Em 2010, durante as reuniões para a escolha das sedes das Copas de 2018 e 2022, outra batalha acontecia dentro da Fifa. No ano seguinte, todos os membros da entidade iriam escolher seu novo presidente. Até o começo de 2011, estavam no páreo Joseph Blatter em mais uma rererereelição, e um novo concorrente, o qatari Mohammed Bin Hammam, presidente da Confederação Asiática.

Hammam ganhou força na época ao conseguir o feito de fazer o Qatar ser escolhido sede da Copa do Mundo de 2022. Turbinado pelos petrodólares do seu país de origem, apresentava-se como potencial candidato à vaga de Blatter. O modus operandi era quase igual ao que ajudou a eleger João Havelange nos anos 70 à presidência da Fifa. Influência em diversas regiões do mundo para brigar de frente com o núcleo duro da Europa, que geralmente se posiciona pró-presidente, ainda mais se ele é um europeu.

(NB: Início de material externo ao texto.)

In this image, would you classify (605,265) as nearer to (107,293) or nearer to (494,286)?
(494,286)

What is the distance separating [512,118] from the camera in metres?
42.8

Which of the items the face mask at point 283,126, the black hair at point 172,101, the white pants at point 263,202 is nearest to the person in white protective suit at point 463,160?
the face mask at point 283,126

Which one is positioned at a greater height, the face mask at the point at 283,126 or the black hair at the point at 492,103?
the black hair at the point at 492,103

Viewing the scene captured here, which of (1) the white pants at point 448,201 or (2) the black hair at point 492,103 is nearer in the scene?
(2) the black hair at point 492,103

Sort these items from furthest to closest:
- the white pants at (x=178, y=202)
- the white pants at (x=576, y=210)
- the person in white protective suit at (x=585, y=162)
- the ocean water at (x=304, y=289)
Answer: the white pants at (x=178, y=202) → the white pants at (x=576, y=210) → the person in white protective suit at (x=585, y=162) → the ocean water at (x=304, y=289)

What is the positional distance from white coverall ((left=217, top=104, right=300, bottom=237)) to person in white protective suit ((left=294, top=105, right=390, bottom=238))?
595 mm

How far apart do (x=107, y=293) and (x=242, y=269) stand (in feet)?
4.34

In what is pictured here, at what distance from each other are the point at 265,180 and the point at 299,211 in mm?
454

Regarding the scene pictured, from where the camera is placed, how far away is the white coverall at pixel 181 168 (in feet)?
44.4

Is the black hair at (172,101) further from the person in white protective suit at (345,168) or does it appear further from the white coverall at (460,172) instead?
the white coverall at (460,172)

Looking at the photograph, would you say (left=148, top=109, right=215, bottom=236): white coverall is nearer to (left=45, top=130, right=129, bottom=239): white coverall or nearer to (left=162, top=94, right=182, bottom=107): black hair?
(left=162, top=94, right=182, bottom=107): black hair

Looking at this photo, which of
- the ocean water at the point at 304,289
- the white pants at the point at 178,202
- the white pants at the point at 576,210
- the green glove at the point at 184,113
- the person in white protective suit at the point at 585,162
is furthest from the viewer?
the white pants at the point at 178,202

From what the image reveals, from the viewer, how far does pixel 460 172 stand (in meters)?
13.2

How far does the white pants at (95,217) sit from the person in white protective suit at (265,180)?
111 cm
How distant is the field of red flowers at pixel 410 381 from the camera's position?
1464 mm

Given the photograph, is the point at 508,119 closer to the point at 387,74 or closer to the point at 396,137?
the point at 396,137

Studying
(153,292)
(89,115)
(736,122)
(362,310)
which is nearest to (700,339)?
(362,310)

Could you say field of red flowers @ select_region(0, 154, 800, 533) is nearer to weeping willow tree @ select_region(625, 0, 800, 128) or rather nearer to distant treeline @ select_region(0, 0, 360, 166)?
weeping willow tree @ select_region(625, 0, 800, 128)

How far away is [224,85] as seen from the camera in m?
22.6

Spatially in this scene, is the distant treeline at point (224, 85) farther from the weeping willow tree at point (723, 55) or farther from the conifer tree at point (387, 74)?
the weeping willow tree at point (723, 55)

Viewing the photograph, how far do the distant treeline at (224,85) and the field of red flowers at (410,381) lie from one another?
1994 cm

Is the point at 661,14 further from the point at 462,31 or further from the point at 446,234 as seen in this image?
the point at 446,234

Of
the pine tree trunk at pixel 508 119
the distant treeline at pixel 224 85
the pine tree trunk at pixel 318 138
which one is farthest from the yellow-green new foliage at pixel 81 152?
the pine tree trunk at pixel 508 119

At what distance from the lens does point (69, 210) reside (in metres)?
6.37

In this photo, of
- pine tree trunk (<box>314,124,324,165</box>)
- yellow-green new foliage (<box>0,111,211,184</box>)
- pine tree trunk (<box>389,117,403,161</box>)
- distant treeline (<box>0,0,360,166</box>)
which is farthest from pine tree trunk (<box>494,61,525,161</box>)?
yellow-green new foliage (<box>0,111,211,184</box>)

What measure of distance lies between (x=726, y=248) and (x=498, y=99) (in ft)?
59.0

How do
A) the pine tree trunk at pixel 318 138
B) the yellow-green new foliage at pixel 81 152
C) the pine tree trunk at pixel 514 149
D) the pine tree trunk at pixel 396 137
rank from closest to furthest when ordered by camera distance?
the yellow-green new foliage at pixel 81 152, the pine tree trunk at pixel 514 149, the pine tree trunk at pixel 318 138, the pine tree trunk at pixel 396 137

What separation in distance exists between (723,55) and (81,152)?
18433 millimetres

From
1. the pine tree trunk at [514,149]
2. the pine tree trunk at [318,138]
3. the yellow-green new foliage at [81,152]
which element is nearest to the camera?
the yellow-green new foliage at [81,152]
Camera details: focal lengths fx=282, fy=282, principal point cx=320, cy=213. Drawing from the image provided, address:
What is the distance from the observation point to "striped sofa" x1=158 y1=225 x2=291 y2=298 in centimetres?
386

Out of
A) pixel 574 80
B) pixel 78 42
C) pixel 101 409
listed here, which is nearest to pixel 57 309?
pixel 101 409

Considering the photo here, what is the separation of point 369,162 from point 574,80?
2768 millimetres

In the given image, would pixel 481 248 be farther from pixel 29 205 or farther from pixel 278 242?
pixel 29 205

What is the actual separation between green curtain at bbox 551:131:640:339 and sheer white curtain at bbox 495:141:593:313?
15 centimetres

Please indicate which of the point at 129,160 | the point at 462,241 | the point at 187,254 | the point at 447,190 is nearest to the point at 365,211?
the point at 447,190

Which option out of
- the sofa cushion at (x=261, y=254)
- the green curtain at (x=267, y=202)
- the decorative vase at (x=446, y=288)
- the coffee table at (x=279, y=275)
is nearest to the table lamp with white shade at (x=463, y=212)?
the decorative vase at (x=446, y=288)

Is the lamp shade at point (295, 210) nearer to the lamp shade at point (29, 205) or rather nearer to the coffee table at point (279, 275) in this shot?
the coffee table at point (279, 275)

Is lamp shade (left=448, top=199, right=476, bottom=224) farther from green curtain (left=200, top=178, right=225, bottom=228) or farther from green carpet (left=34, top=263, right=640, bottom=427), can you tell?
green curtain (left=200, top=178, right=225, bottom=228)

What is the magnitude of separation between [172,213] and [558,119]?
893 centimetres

O corpo diretivo pós-eleição já estava montado, seguindo esse roteiro: Jack Warner, principal dirigente da Concacaf, garantiria os votos das Américas Central e do Norte. Julio Grondona, da Federação Argentina, e Ricardo Teixeira, da brasileira, assegurariam as escolhas da América do Sul. Na Ásia, Hammam era o grande cara, e ainda contavam com a influência de Sandro Rossel, à época postulante à presidência do Barcelona, mas ex-executivo da Nike e eminência parda em muitos negócios da bola, para angariar votos na África.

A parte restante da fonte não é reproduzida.